====== 给定文本

PostgreSQL’s Cursor USAGE with SQL MODE - 分页优化

10 minute read

背景

今天谈一下cursor SQL, 函数中CURSOR中的使用另外再谈.

PostgreSQL客户端请求数据库返回大批量数据有几种常见的方法。

一、SELECT

二、CURSOR

三、分页取(ORDER BY OFFSET x LIMIT n)

环境:

PostgreSQL 9.0.2  
RHEL 5 x64   
服务端 172.16.3.33  
客户端 172.16.3.39  

测试表:

digoal=> \d tbl_user  
                                  Table "digoal.tbl_user"  
  Column   |         Type          |                       Modifiers                         
-----------+-----------------------+-------------------------------------------------------  
 id        | bigint                | not null default nextval('tbl_user_id_seq'::regclass)  
 firstname | character varying(32) |   
 lastname  | character varying(32) |   
 corp      | character varying(32) |   
 age       | smallint              |   
Indexes:  
    "tbl_user_pkey" PRIMARY KEY, btree (id)  

一、SELECT的情况

postgres@db-172-16-3-39-> psql -h 172.16.3.33 digoal digoal  
Password for user digoal:   
psql (9.0.2)  
Type "help" for help.  
  
digoal=>   

查看客户端连接后,数据库服务器上占用的内存情况

postgres@db-172-16-3-33-> ps -eo pid,user,pmem,rssize,cmd --sort rssize|grep 172.16.3.39  
 5008 postgres  0.0  3512 postgres: digoal digoal 172.16.3.39(32286) idle                   
28272 root     15.2 2189832 /app/mongodb1.6.5/bin/mongod --config /app/mongodb1.6.5/conf/mongod1954.conf --shardsvr --replSet rep3/172.16.3.39:1953  
18476 root     21.1 3040676 /opt/mongodb1.7/bin/mongod --config /opt/mongodb1.7/conf/mongod.conf --replSet reptest/172.16.3.39:5281  
28259 root     25.2 3634580 /app/mongodb1.6.5/bin/mongod --config /app/mongodb1.6.5/conf/mongod1953.conf --shardsvr --replSet rep2/172.16.3.39:1954  

约占用内存 3512KB

select 测试

postgres@db-172-16-3-39-> psql -h 172.16.3.33 digoal digoal  
Password for user digoal:   
psql (9.0.2)

============
====== 所给材料

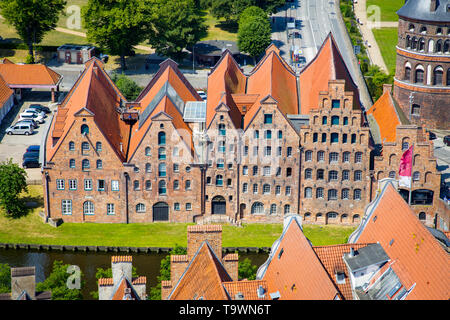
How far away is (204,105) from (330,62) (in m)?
20.3

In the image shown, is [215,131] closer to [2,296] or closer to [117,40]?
[2,296]

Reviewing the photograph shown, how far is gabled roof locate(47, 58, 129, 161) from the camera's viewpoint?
5059 inches

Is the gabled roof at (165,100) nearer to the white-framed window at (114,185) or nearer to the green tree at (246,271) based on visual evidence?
the white-framed window at (114,185)

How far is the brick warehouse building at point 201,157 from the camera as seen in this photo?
127 metres

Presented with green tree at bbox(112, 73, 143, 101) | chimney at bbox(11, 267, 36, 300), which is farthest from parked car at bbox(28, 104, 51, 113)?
chimney at bbox(11, 267, 36, 300)

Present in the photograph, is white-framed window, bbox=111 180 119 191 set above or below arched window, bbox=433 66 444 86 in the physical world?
below

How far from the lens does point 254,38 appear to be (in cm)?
19350

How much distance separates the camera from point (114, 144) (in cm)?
12888

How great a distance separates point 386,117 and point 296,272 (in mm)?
58047

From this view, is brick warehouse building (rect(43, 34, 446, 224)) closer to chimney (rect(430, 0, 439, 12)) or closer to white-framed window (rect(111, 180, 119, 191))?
white-framed window (rect(111, 180, 119, 191))

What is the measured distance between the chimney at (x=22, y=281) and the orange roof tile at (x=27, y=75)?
→ 9788 cm

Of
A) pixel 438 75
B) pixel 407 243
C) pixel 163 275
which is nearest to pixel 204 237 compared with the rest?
pixel 163 275

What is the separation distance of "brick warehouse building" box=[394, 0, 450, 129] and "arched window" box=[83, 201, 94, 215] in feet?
186

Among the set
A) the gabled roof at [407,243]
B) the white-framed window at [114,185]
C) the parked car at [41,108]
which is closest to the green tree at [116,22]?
the parked car at [41,108]
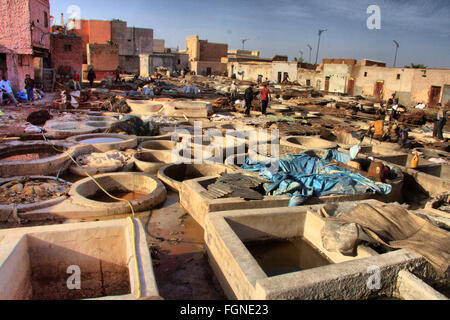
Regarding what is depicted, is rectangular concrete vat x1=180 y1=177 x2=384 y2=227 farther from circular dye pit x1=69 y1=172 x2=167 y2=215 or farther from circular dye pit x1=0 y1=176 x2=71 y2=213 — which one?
circular dye pit x1=0 y1=176 x2=71 y2=213

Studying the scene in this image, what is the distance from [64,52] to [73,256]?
82.3ft

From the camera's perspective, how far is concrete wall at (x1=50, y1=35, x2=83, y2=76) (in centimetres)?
2485

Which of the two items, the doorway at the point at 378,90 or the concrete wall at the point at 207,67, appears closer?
the doorway at the point at 378,90

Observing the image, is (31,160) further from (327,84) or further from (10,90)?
(327,84)

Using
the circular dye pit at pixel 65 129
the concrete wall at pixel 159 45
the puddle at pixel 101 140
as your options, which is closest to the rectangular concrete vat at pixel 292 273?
the puddle at pixel 101 140

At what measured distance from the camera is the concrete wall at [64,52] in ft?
81.5

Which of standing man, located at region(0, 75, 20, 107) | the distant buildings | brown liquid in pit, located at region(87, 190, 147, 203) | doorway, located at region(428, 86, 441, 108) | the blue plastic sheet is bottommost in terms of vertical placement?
brown liquid in pit, located at region(87, 190, 147, 203)

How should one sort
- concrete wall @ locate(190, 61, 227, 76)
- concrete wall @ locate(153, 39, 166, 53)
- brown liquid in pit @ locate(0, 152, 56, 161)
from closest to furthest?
brown liquid in pit @ locate(0, 152, 56, 161) < concrete wall @ locate(190, 61, 227, 76) < concrete wall @ locate(153, 39, 166, 53)

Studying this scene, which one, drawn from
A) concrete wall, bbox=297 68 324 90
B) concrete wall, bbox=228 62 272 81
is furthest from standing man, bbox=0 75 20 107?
concrete wall, bbox=228 62 272 81

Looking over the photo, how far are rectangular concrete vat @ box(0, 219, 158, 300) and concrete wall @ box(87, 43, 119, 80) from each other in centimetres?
2939

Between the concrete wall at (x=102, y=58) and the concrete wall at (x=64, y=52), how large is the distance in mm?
5210

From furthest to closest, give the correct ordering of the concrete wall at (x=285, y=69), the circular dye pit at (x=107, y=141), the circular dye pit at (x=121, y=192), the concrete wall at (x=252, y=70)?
1. the concrete wall at (x=252, y=70)
2. the concrete wall at (x=285, y=69)
3. the circular dye pit at (x=107, y=141)
4. the circular dye pit at (x=121, y=192)

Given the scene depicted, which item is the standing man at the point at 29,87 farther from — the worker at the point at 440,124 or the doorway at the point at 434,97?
the doorway at the point at 434,97
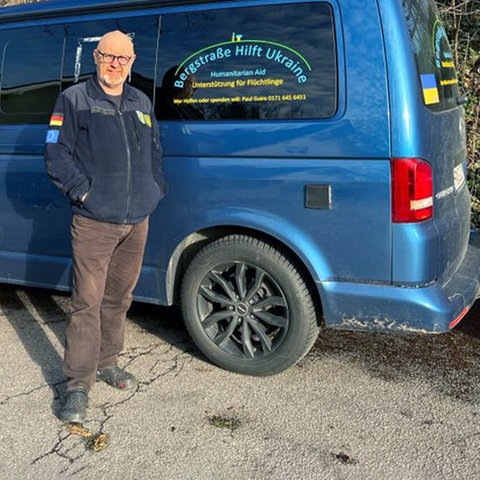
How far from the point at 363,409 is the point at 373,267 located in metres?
0.77

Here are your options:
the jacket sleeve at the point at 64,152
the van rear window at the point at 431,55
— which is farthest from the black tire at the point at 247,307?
the van rear window at the point at 431,55

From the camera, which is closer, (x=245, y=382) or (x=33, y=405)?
(x=33, y=405)

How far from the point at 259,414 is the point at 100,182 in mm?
1459

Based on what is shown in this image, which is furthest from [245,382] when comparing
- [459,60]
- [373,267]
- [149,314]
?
[459,60]

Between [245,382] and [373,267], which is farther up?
[373,267]

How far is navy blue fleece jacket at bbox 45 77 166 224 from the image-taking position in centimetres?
296

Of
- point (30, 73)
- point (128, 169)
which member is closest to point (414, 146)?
point (128, 169)

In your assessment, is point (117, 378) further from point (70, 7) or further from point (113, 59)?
point (70, 7)

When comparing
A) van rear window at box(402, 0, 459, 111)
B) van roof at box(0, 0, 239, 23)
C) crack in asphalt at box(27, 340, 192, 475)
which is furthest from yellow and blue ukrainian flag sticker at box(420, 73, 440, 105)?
crack in asphalt at box(27, 340, 192, 475)

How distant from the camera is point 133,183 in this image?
3094 mm

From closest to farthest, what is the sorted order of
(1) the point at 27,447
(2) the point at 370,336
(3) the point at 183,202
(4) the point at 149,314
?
(1) the point at 27,447 → (3) the point at 183,202 → (2) the point at 370,336 → (4) the point at 149,314

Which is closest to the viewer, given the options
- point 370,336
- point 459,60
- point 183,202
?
point 183,202

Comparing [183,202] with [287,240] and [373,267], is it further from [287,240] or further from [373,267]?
[373,267]

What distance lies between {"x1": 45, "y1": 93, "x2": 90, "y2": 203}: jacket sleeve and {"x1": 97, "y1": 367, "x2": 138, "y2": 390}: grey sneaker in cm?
109
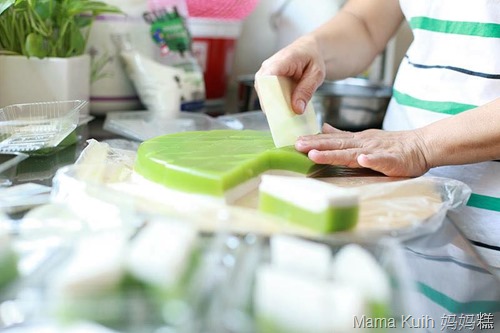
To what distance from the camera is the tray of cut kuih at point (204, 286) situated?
368 mm

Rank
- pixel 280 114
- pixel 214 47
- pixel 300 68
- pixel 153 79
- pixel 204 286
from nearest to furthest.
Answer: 1. pixel 204 286
2. pixel 280 114
3. pixel 300 68
4. pixel 153 79
5. pixel 214 47

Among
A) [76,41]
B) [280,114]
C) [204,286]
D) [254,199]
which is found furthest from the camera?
[76,41]

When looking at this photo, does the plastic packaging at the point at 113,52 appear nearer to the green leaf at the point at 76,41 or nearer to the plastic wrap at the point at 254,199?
the green leaf at the point at 76,41

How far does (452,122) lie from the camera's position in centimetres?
64

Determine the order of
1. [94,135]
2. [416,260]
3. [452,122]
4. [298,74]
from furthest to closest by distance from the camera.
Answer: [94,135] < [298,74] < [452,122] < [416,260]

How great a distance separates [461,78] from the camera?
740 mm

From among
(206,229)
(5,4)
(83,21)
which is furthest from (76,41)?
(206,229)

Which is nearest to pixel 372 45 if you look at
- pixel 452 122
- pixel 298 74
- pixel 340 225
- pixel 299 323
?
pixel 298 74

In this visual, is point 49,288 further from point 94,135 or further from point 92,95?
point 92,95

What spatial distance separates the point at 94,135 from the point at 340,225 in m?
0.53

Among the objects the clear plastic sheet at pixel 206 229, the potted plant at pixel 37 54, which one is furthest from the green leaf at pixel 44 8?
the clear plastic sheet at pixel 206 229

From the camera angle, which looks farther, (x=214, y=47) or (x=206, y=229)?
(x=214, y=47)

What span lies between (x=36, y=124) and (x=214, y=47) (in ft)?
1.85

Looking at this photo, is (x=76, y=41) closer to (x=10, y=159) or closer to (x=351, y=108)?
(x=10, y=159)
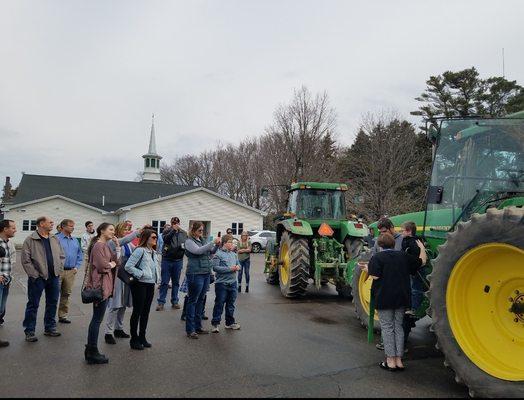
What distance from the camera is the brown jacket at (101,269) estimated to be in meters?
5.24

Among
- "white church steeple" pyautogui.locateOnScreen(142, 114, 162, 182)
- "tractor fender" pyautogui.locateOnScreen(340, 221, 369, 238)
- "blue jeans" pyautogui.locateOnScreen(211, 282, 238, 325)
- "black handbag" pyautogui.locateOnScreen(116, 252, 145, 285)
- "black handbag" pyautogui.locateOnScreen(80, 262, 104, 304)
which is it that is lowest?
"blue jeans" pyautogui.locateOnScreen(211, 282, 238, 325)

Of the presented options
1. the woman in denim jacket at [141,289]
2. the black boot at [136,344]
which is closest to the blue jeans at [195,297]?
the woman in denim jacket at [141,289]

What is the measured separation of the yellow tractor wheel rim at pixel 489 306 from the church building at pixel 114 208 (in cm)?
2829

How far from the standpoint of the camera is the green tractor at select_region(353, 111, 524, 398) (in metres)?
4.00

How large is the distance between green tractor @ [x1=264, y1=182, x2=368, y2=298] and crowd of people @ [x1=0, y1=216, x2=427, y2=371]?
2579 mm

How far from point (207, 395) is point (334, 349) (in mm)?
2186

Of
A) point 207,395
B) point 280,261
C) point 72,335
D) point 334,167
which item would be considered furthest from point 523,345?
point 334,167

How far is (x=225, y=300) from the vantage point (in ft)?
22.5

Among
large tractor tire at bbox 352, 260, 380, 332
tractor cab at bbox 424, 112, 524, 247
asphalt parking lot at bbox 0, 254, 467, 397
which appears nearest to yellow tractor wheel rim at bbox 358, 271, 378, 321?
large tractor tire at bbox 352, 260, 380, 332

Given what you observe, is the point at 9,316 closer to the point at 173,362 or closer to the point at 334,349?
the point at 173,362

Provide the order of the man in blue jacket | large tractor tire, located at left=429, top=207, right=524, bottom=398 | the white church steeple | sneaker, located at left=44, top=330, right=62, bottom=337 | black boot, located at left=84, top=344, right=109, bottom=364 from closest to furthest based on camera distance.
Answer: large tractor tire, located at left=429, top=207, right=524, bottom=398 → black boot, located at left=84, top=344, right=109, bottom=364 → sneaker, located at left=44, top=330, right=62, bottom=337 → the man in blue jacket → the white church steeple

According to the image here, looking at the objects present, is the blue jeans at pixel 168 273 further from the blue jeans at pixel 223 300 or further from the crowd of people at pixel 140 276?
the blue jeans at pixel 223 300

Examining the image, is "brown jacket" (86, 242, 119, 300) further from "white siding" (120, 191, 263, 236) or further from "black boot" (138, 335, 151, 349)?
"white siding" (120, 191, 263, 236)

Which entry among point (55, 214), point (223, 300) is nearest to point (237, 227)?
point (55, 214)
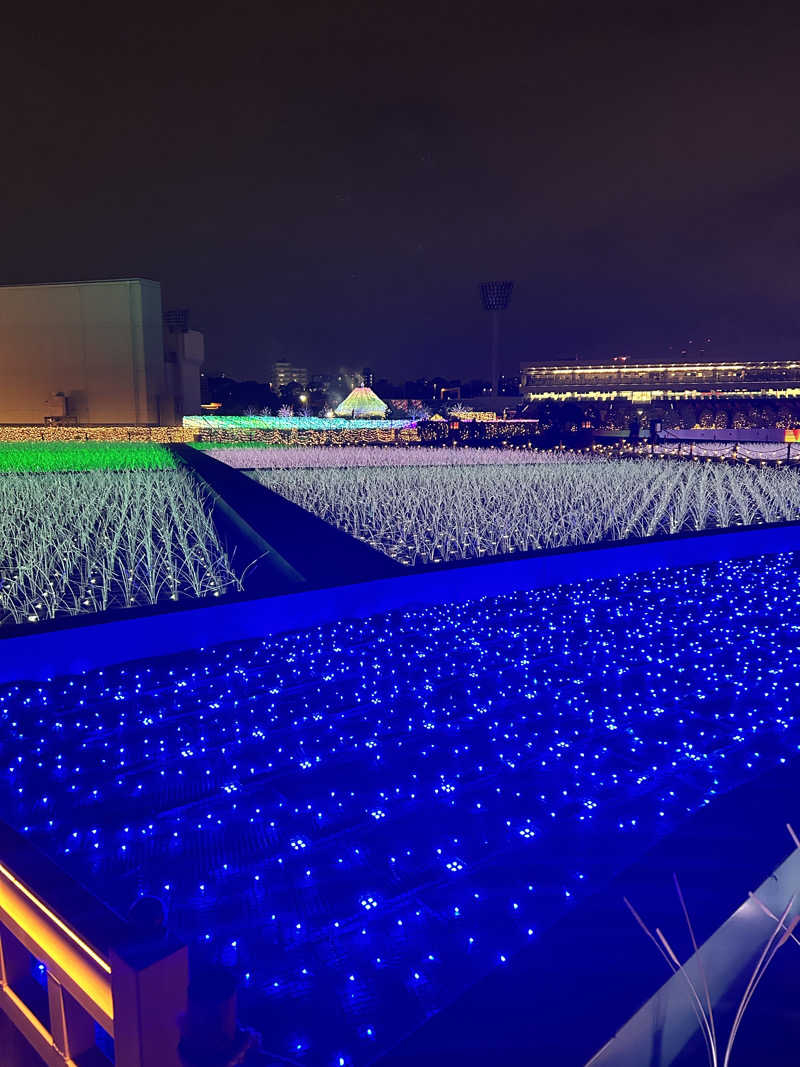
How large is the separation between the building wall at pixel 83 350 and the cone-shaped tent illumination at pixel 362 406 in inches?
382

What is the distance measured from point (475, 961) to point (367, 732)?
1464 mm

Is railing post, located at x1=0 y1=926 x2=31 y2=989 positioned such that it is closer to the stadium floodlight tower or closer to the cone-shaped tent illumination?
the cone-shaped tent illumination

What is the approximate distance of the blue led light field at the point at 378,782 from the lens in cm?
188

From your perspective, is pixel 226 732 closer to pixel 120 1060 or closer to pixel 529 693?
pixel 529 693

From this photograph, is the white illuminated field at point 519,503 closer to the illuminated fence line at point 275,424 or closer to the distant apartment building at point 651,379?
the illuminated fence line at point 275,424

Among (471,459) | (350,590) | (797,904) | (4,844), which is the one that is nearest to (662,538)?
(350,590)


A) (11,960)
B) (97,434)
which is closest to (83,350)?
(97,434)

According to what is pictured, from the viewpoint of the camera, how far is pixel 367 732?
3234mm

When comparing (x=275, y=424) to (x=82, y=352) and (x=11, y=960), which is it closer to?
(x=82, y=352)

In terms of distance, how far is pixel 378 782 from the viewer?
109 inches

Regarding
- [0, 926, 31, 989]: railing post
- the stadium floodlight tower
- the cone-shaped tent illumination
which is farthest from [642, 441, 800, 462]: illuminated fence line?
the stadium floodlight tower

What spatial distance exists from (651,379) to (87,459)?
75.1 m

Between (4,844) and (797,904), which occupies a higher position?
(4,844)

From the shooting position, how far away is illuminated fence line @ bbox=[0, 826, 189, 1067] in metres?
0.90
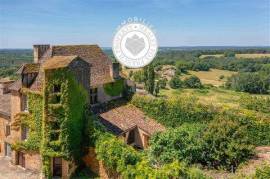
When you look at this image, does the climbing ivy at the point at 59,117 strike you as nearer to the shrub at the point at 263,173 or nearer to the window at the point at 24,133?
the window at the point at 24,133

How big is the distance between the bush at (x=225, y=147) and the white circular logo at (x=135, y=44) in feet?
29.0

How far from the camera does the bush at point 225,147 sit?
25516 millimetres

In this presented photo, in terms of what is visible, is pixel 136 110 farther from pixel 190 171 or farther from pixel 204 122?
pixel 190 171

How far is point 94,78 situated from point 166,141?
11340 millimetres

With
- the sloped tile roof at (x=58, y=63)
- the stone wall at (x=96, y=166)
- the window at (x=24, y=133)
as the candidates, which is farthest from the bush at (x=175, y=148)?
the window at (x=24, y=133)

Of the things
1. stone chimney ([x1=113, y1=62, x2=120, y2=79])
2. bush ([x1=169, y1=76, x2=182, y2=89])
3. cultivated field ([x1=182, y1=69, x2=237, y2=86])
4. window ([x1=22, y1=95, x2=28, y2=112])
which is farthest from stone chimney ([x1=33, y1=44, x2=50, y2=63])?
cultivated field ([x1=182, y1=69, x2=237, y2=86])

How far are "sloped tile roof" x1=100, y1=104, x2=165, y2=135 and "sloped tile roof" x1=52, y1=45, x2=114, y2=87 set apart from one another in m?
3.43

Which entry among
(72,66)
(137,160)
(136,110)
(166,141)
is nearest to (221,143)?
(166,141)

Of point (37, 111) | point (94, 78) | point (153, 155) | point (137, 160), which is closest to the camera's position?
point (137, 160)

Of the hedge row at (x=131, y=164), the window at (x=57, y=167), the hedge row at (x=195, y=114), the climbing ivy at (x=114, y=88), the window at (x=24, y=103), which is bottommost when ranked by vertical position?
the window at (x=57, y=167)

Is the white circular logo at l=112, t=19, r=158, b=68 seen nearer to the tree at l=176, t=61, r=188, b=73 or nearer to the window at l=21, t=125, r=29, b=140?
the window at l=21, t=125, r=29, b=140

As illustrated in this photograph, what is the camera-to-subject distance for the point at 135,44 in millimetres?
28281

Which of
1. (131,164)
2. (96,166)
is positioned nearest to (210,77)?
(96,166)

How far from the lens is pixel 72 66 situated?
26.2 metres
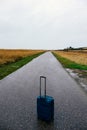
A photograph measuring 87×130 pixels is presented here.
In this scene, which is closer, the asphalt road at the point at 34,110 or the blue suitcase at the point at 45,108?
the asphalt road at the point at 34,110

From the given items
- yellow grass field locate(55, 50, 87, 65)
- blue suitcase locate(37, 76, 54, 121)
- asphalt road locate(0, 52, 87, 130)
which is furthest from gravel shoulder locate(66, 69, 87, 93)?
yellow grass field locate(55, 50, 87, 65)

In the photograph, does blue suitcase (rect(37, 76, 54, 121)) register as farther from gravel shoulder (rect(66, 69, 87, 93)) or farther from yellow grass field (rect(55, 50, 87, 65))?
yellow grass field (rect(55, 50, 87, 65))

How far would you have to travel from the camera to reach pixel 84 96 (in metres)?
8.49

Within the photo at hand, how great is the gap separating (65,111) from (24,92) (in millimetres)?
3001

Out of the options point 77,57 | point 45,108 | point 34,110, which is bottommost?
point 77,57

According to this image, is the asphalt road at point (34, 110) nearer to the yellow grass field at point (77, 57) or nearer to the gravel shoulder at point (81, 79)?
the gravel shoulder at point (81, 79)

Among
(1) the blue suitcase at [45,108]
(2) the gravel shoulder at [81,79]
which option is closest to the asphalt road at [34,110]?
(1) the blue suitcase at [45,108]

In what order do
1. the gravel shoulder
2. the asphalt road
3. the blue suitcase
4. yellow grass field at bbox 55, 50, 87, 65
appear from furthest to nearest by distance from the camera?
yellow grass field at bbox 55, 50, 87, 65
the gravel shoulder
the blue suitcase
the asphalt road

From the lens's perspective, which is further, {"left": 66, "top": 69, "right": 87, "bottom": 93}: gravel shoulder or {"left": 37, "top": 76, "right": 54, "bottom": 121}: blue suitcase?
{"left": 66, "top": 69, "right": 87, "bottom": 93}: gravel shoulder

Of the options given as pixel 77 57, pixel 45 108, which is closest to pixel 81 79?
pixel 45 108

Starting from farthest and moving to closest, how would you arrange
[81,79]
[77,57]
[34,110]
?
1. [77,57]
2. [81,79]
3. [34,110]

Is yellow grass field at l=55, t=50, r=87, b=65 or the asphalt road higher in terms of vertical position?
Result: the asphalt road

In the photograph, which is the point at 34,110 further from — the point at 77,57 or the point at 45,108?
the point at 77,57

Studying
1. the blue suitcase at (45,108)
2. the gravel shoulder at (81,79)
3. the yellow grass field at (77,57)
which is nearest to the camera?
the blue suitcase at (45,108)
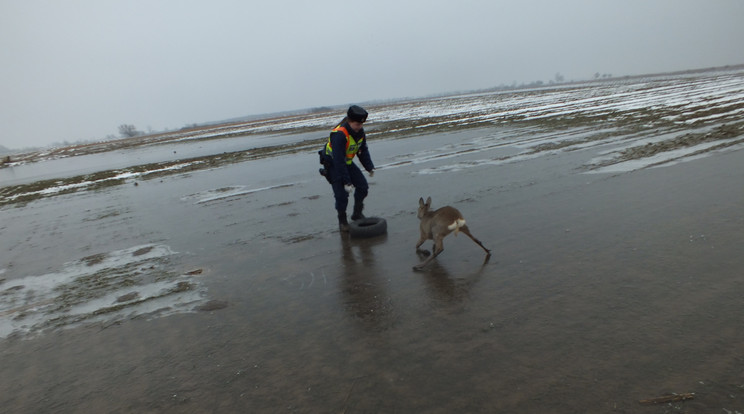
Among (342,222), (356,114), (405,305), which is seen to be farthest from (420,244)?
(356,114)

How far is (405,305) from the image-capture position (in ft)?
14.0

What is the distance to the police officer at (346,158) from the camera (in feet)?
22.2

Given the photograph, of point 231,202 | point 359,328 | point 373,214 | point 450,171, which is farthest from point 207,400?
point 450,171

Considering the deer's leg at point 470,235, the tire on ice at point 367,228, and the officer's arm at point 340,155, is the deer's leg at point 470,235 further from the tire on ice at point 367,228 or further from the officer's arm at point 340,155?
the officer's arm at point 340,155

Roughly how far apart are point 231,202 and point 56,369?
23.4ft

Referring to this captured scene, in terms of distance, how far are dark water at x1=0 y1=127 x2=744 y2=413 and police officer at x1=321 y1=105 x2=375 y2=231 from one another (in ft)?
2.43

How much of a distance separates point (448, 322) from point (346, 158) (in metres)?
3.88

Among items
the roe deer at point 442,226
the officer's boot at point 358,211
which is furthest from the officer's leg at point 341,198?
the roe deer at point 442,226

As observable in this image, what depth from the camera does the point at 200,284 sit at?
545 cm

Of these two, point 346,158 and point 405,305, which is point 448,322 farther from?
point 346,158

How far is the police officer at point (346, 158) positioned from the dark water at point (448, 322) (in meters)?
0.74

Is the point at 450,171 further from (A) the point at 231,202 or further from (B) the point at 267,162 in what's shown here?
(B) the point at 267,162

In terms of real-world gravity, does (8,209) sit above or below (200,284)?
above

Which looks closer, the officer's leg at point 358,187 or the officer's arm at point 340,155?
the officer's arm at point 340,155
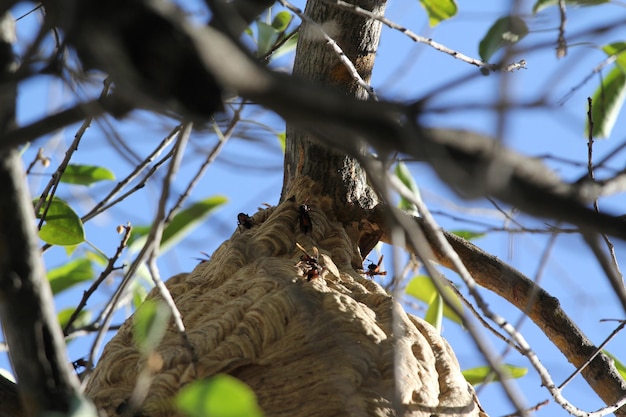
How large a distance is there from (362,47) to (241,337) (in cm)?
136

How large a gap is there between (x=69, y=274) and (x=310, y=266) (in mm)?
1217

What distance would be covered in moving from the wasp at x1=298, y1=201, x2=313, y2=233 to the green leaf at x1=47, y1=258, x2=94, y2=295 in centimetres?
97

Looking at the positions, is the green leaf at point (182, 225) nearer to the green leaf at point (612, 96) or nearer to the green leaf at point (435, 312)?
the green leaf at point (435, 312)

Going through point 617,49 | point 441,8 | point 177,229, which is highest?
point 441,8

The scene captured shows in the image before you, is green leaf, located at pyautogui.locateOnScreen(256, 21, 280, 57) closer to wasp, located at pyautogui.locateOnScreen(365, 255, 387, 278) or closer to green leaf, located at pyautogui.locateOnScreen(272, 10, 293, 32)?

============

• **待办任务**:
a) 按照给定文本,测试环境中服务端的IP地址是多少?
b) 请把给定文本中从“PostgreSQL 9.0.2”开始、到“null default nextval('tbl_user_id_seq'::regclass)”为止(包括这几个字)的部分原样抄录下来。

• **参考回答**:
a) 服务端的IP地址是172.16.3.33。

b)
PostgreSQL 9.0.2  
RHEL 5 x64   
服务端 172.16.3.33  
客户端 172.16.3.39  

测试表:

digoal=> \d tbl_user  
                                  Table "digoal.tbl_user"  
  Column   |         Type          |                       Modifiers                         
-----------+-----------------------+-------------------------------------------------------  
 id        | bigint                | not null default nextval('tbl_user_id_seq'::regclass)